Toutes ces mesures constituent des étapes importantes pour ne plus laisser les plateformes en ligne à l’arbitraire d'entreprises qui n'ont pas à rendre de comptes. Ces mesures devraient permettre aux médias sociaux de redevenir un lieu où un dialogue constructif peut avoir lieu.

Une pièce du puzzle d'une stratégie globale en matière d'algorithmes, d'IA et de Big Tech

AlgorithmWatch CH souligne en outre qu'en complément d'une réglementation des plateformes, telle qu'annoncée par le Conseil fédéral, d'autres mesures sont nécessaires pour organiser des espaces de débat public constructifs qui ne soient pas façonnés par la concentration du pouvoir des entreprises tech. Le Conseil fédéral devrait profiter de l'occasion pour faire preuve de vision. Il faut également des actions...
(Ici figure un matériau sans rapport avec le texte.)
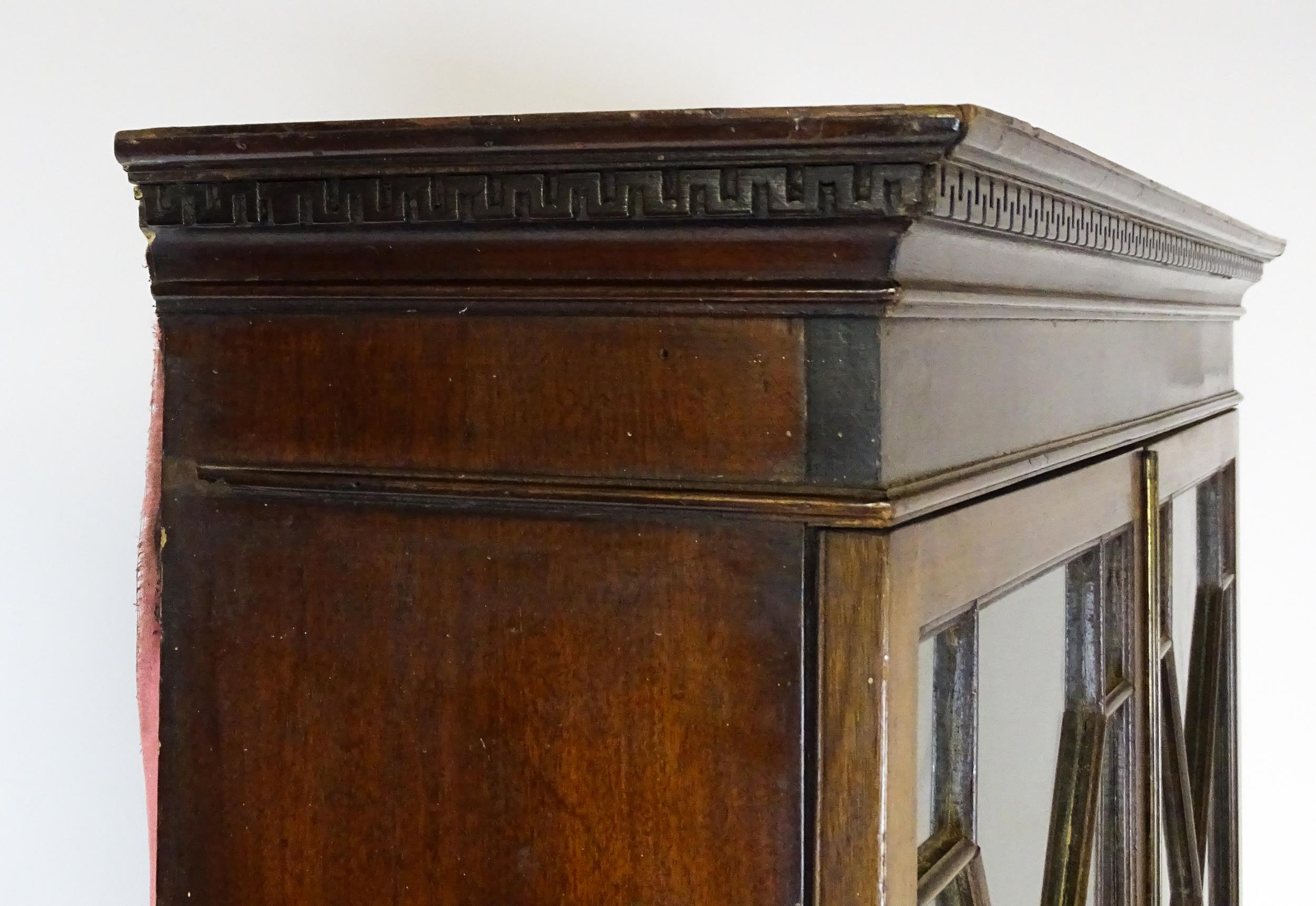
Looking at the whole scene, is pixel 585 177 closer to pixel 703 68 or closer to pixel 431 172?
pixel 431 172

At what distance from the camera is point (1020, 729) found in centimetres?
85

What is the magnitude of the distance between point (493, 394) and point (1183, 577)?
3.16 ft

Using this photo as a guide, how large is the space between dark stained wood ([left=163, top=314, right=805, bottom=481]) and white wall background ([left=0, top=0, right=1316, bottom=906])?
55cm

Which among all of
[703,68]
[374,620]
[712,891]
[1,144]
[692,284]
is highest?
[703,68]

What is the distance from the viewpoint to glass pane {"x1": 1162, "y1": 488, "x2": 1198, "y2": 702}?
4.26ft

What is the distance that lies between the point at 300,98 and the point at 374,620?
0.83 metres

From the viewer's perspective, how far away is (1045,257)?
2.49ft

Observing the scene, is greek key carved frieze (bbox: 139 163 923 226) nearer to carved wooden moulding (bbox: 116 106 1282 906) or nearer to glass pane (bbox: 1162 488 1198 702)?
carved wooden moulding (bbox: 116 106 1282 906)

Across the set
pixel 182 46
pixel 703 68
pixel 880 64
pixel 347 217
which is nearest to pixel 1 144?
pixel 182 46

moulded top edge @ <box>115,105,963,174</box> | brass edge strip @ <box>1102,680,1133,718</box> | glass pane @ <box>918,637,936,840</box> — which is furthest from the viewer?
brass edge strip @ <box>1102,680,1133,718</box>

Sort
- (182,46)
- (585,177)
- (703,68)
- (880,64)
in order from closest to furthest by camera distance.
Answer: (585,177), (182,46), (703,68), (880,64)

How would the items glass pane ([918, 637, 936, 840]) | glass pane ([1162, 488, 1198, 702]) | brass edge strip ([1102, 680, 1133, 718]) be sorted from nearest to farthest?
glass pane ([918, 637, 936, 840]), brass edge strip ([1102, 680, 1133, 718]), glass pane ([1162, 488, 1198, 702])

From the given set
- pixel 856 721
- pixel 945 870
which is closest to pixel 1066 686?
pixel 945 870

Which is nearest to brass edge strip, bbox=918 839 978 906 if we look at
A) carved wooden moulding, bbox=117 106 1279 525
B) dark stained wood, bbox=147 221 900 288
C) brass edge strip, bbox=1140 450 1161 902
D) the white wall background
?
carved wooden moulding, bbox=117 106 1279 525
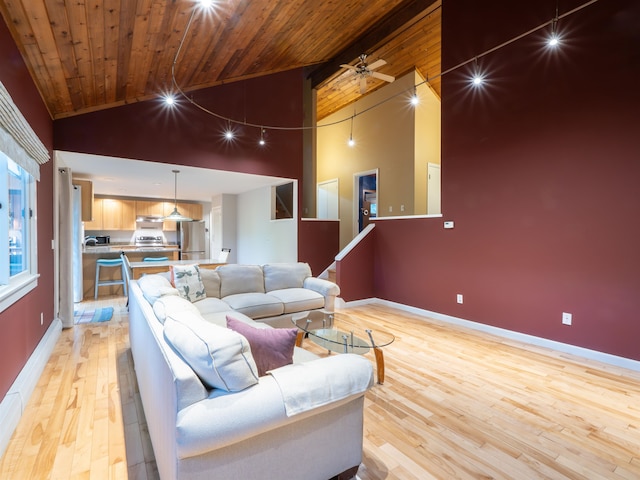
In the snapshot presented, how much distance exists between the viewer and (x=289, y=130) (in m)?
6.00

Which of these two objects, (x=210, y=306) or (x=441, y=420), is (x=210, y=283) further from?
(x=441, y=420)

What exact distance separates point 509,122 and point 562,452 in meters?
3.46

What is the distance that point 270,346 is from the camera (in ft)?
5.24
«Les plateformes de médias sociaux qui facilitent l'incitation à la haine ou les chatbots d'IA sur les moteurs de recherche qui débitent des réponses peu fiables le montrent: quelque chose ne va pas. Dans notre démocratie, nous avons besoin d'un débat public constructif qui nous donne accès à des informations fiables, renforce la cohésion sociale, tout en respectant les droits fondamentaux des individus. Pour cela, la politique doit faire preuve de vision: il faut penser plus loin et être prêt à prendre d'autres mesures pour contrer la concentration du pouvoir dans les grands groupes technologiques.»

Angela Müller, Directrice d’AlgorithmWatch CH

En outre, l'organisation demande que ces mesures soient également considérées comme une pièce du puzzle d'une stratégie globale en matière d'algorithmes, d'IA et de Big Tech, comme elle l'indique dans une prise de position séparée sur la direction choisie par le Conseil fédéral concernant la réglementation de l'IA communiquée la semaine dernière.